Dataset records
:::

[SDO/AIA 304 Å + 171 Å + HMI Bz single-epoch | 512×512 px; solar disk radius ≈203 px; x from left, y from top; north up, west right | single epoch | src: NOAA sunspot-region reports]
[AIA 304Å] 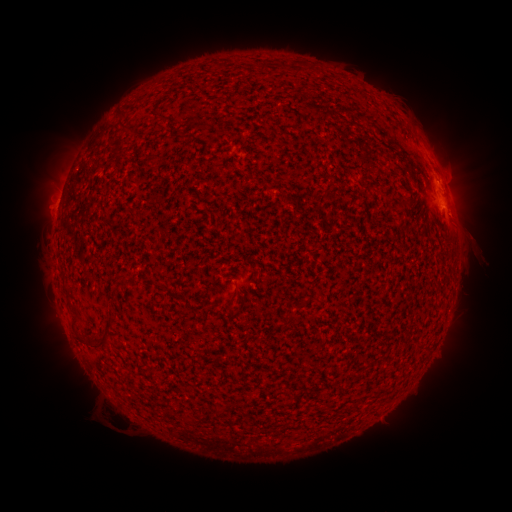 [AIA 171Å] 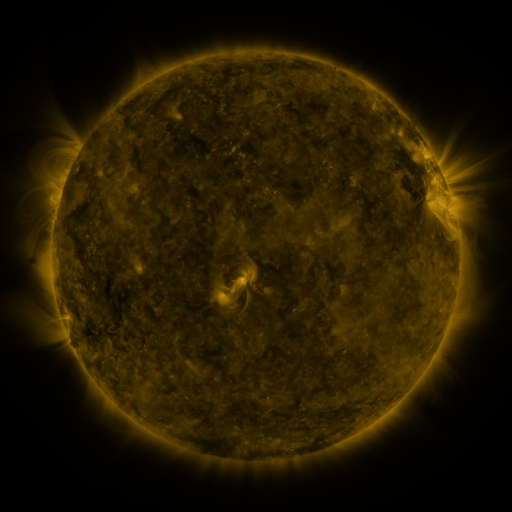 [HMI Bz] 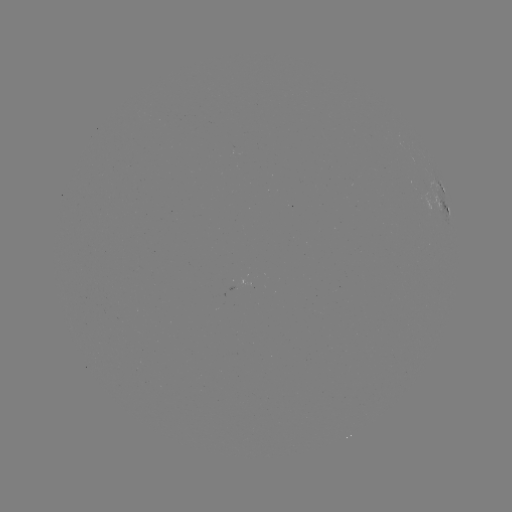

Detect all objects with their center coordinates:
spotted active region: (442, 189)
spotted active region: (442, 208)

:::

Exercise instructions
Count the lines of the data above that contain the word "region", treating uppercase and lowercase as different. Reply with the number alone.

Solution to this exercise
3